= Exercise directions =
Convert every line of the entries, from the one containing "How far away from" through the last line, into a Markdown table with the columns Row and Line. Number each line in Row, put its text in Line, and leave out blank lines.

* Begin *

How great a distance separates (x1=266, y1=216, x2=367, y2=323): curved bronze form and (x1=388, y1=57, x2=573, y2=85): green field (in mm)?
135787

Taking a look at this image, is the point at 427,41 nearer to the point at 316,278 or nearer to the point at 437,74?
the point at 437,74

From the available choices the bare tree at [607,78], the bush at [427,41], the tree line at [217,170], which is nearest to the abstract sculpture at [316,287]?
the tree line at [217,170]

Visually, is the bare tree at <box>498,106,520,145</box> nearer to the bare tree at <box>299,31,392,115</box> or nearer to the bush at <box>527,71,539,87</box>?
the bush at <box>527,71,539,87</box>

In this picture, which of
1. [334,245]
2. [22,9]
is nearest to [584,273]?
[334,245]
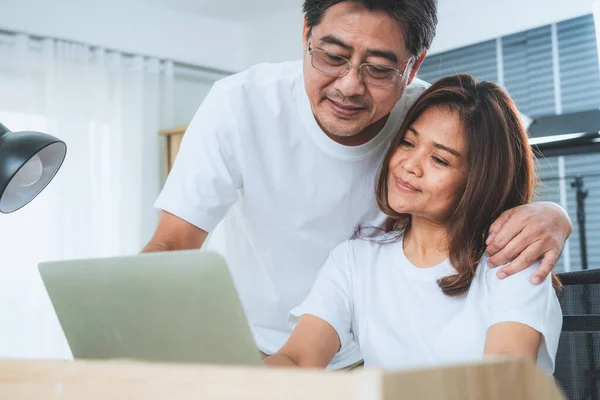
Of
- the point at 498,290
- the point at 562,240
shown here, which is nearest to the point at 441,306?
the point at 498,290

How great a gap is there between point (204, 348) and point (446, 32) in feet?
11.8

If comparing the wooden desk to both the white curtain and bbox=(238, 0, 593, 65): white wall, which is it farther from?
the white curtain

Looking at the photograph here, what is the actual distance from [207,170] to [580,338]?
841 mm

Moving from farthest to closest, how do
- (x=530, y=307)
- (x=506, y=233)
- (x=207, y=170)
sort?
(x=207, y=170)
(x=506, y=233)
(x=530, y=307)

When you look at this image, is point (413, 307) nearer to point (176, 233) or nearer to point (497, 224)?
point (497, 224)

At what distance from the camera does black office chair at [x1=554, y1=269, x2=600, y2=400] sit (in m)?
1.33

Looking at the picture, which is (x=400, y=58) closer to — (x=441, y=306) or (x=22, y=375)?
(x=441, y=306)

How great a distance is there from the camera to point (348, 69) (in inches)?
56.9

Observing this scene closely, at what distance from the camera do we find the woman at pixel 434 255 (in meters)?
1.28

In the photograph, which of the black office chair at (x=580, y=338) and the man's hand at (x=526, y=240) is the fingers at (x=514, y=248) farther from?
the black office chair at (x=580, y=338)

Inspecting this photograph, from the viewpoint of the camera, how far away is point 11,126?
13.4ft

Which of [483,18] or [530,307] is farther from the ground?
[483,18]

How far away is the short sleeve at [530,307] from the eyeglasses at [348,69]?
0.48 metres

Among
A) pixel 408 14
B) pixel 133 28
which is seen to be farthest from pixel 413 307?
pixel 133 28
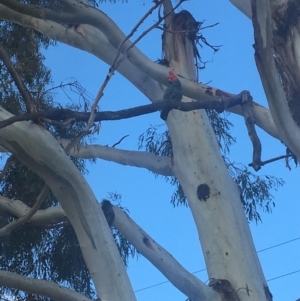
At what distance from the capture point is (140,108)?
283 centimetres

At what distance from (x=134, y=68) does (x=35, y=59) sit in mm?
1063

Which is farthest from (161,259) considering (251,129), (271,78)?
(271,78)

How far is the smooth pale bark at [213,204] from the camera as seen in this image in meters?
3.34

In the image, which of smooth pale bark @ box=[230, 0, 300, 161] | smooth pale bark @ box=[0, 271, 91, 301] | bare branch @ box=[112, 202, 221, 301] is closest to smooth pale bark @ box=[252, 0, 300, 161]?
smooth pale bark @ box=[230, 0, 300, 161]

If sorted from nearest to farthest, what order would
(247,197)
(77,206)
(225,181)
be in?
(77,206) < (225,181) < (247,197)

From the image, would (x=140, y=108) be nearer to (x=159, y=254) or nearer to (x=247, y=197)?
(x=159, y=254)

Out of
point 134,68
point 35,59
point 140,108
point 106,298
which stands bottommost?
point 106,298

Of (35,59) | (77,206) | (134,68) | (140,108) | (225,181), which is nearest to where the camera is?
(140,108)

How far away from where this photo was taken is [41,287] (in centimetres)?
297

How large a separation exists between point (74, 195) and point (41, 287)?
44 centimetres

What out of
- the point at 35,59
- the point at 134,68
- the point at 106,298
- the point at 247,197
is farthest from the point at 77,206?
the point at 247,197

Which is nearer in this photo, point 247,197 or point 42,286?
point 42,286

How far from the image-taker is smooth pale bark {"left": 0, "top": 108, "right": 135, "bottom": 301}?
2922 mm

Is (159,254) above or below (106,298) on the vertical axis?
above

* End *

= Solution to the problem =
| Row | Line |
|---|---|
| 1 | How far away from where this photo was taken is [41,287] (in centimetres)? |
| 2 | 297 |
| 3 | How large a separation exists between point (74, 195) and point (41, 287)? |
| 4 | 44 centimetres |
| 5 | What out of |
| 6 | - the point at 35,59 |
| 7 | - the point at 134,68 |
| 8 | - the point at 106,298 |
| 9 | - the point at 247,197 |
| 10 | is farthest from the point at 77,206? |
| 11 | the point at 247,197 |
| 12 | Which is nearer in this photo, point 247,197 or point 42,286? |
| 13 | point 42,286 |
| 14 | How far from the image-taker is smooth pale bark {"left": 0, "top": 108, "right": 135, "bottom": 301}? |
| 15 | 2922 mm |
| 16 | Is (159,254) above or below (106,298) on the vertical axis? |
| 17 | above |